▶ _Task objective_: Transcribe the lines of the records starting with the one that has "Which is farthest from the" in it and ending with the last, and transcribe nothing else.

[Records of scene-based questions]
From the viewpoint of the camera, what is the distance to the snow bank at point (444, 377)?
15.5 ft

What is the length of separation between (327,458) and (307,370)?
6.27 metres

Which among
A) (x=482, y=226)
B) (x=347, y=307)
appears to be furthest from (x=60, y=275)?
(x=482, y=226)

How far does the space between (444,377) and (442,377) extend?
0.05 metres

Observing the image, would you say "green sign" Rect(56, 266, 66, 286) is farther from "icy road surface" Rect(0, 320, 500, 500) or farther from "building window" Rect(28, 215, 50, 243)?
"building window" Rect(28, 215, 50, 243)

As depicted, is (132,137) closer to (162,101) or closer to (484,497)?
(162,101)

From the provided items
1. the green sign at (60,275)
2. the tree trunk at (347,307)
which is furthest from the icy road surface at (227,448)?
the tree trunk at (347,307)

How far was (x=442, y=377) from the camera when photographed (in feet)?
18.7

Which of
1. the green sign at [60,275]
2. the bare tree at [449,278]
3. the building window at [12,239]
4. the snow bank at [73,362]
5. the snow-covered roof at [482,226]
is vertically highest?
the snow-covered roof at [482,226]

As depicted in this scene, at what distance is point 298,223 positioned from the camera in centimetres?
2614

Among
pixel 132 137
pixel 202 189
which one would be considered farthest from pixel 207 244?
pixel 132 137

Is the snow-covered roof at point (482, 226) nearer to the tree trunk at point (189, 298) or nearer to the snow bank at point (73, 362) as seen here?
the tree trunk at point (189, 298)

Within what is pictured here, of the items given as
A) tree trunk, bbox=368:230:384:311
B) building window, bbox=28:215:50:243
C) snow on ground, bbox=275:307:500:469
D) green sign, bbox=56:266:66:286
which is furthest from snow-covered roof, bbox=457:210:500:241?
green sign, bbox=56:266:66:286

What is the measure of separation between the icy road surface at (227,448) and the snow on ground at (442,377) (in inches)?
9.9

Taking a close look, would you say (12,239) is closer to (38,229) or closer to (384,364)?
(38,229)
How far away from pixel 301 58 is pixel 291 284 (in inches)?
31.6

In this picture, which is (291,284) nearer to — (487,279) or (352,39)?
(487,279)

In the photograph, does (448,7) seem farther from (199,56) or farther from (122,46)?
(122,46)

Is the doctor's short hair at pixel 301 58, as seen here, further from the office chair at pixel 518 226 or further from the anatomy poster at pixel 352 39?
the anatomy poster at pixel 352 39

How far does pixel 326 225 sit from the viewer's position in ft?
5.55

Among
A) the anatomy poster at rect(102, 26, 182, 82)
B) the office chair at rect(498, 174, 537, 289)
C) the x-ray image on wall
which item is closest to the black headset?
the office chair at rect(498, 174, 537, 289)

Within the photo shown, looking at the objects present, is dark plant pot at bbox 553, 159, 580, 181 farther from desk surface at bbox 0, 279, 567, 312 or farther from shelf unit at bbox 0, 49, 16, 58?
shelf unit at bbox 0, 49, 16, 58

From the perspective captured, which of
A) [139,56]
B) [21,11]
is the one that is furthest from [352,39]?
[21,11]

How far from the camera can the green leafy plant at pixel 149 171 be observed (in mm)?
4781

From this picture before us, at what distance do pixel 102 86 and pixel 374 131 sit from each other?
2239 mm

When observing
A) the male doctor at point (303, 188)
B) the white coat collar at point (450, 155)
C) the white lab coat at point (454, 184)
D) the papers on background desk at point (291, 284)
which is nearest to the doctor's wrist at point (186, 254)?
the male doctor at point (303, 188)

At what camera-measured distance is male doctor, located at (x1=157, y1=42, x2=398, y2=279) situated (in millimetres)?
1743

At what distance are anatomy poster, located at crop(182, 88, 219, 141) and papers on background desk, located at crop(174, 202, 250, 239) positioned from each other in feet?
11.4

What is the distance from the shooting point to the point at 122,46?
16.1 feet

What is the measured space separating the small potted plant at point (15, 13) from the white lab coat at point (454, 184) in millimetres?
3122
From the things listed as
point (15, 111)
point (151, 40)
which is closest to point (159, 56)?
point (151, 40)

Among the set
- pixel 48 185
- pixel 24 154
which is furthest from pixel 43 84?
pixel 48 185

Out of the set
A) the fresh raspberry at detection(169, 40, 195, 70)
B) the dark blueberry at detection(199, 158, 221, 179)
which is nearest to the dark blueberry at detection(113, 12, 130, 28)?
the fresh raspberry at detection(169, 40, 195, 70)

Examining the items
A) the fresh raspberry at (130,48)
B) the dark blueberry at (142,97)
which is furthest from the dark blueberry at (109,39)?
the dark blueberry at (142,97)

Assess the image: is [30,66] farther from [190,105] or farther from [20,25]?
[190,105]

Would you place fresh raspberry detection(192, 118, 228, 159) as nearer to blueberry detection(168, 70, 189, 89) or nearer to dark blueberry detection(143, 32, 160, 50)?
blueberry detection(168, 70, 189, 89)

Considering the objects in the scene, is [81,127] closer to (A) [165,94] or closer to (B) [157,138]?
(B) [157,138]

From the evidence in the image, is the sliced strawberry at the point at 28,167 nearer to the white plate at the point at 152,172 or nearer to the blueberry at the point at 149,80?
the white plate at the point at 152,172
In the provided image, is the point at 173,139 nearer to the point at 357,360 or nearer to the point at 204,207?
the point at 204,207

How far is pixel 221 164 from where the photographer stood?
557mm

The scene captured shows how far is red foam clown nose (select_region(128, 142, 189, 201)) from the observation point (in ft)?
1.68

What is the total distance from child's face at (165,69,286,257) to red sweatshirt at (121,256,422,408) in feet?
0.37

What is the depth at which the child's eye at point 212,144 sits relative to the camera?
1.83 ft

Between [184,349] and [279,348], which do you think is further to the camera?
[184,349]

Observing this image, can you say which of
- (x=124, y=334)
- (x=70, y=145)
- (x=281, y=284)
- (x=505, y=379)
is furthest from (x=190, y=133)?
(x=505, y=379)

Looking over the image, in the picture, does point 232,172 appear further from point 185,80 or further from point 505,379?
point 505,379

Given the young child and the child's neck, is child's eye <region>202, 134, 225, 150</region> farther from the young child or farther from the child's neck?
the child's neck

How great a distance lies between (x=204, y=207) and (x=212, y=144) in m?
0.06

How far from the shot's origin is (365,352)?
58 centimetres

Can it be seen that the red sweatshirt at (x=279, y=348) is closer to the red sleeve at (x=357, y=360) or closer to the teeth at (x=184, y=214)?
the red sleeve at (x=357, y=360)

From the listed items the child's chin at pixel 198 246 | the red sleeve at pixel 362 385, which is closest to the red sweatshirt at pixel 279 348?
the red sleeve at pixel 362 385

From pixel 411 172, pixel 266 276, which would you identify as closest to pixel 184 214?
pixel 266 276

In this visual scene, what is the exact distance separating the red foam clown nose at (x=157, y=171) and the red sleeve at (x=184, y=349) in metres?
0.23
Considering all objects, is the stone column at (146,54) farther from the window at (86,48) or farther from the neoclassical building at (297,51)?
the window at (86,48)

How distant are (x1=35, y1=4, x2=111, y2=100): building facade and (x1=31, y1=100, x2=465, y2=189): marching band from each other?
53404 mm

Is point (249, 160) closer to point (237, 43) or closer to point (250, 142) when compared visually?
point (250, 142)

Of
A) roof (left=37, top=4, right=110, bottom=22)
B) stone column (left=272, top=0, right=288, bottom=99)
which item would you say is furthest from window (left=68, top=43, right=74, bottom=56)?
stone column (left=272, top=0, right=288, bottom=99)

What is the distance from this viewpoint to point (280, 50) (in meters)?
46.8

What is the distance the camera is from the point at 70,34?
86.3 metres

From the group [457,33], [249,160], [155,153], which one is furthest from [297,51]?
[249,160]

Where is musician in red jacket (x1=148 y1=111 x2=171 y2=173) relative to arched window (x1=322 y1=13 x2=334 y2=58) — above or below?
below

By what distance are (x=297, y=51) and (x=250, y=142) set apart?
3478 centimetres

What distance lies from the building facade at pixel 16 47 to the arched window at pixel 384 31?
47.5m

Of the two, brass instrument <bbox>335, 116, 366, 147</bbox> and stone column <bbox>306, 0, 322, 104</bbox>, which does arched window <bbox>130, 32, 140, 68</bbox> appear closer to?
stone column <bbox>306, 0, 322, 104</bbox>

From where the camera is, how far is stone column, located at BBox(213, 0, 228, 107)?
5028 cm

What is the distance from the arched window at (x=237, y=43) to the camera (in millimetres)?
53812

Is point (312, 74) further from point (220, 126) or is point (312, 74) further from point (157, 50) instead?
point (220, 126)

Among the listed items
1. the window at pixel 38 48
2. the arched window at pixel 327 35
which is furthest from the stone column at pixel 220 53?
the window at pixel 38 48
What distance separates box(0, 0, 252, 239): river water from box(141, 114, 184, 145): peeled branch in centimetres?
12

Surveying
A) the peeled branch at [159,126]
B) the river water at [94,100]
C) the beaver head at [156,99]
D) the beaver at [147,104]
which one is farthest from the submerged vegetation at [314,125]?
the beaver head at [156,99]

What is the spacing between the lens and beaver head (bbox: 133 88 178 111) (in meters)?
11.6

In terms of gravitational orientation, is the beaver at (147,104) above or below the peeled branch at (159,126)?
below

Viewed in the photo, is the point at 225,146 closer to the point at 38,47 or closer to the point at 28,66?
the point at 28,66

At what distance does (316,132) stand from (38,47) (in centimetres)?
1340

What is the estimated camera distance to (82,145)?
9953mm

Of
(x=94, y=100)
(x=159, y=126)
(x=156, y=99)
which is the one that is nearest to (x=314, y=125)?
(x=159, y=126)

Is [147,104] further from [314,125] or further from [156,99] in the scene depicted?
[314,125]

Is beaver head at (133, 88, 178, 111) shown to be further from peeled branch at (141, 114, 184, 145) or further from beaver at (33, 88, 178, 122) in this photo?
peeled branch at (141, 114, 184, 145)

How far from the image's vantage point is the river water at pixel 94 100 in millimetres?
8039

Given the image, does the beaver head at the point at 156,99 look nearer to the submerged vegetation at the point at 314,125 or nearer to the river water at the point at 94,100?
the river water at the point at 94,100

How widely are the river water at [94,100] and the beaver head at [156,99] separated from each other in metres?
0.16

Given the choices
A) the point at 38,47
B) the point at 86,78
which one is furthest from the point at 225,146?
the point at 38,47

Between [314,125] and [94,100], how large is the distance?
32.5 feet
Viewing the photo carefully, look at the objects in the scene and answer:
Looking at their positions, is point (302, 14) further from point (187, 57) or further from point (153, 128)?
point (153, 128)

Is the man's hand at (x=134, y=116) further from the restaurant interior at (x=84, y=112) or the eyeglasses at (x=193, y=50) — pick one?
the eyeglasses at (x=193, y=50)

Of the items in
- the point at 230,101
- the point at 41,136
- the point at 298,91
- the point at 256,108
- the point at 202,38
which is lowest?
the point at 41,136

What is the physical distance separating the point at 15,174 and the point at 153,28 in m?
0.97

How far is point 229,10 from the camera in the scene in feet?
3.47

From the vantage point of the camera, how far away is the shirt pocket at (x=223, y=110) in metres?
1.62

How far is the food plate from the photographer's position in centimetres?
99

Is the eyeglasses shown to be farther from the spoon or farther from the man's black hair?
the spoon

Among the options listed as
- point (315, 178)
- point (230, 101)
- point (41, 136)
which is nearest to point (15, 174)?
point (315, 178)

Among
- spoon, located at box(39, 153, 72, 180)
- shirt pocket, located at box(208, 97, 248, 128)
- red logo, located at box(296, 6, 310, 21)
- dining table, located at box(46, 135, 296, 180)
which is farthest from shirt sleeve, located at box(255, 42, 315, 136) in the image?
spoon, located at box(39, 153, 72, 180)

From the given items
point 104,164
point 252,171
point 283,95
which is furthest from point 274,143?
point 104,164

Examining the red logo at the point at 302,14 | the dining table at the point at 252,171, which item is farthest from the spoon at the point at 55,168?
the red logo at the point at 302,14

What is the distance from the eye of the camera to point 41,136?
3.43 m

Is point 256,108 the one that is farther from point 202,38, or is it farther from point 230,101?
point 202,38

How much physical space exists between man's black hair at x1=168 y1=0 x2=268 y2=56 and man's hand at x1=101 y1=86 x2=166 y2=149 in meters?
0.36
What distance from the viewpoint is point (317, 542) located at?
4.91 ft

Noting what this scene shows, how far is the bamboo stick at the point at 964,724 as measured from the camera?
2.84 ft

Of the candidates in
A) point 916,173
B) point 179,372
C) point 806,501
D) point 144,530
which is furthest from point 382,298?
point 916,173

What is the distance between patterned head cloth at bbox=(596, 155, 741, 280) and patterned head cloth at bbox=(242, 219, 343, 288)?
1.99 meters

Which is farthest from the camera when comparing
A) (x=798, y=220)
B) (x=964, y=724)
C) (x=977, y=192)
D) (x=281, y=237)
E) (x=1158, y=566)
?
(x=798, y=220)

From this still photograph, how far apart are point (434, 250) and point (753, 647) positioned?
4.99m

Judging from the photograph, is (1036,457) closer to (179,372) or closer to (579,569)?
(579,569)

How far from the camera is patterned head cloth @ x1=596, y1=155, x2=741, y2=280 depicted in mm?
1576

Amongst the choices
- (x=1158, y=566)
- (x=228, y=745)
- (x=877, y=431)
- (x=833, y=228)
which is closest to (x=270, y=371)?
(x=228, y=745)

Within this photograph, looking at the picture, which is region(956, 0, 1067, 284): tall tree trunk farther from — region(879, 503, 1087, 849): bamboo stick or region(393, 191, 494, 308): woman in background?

▶ _Complete answer_:
Which is farthest from the camera when comparing
A) (x=798, y=220)
B) (x=964, y=724)
C) (x=977, y=192)
D) (x=281, y=237)
E) (x=1158, y=566)
?
(x=798, y=220)

From this still photograph, how far apart are point (434, 250) and point (753, 647) positioned?
4.99m

Judging from the photograph, is (1036,457) closer to (179,372) or closer to (579,569)?
(579,569)

How far from the camera is patterned head cloth @ x1=596, y1=155, x2=741, y2=280 depicted in mm?
1576

Amongst the choices
- (x=1158, y=566)
- (x=228, y=745)
- (x=877, y=431)
- (x=833, y=228)
which is closest to (x=270, y=371)?
(x=228, y=745)

Within this photograph, looking at the picture, which is region(956, 0, 1067, 284): tall tree trunk farther from — region(879, 503, 1087, 849): bamboo stick or region(393, 191, 494, 308): woman in background?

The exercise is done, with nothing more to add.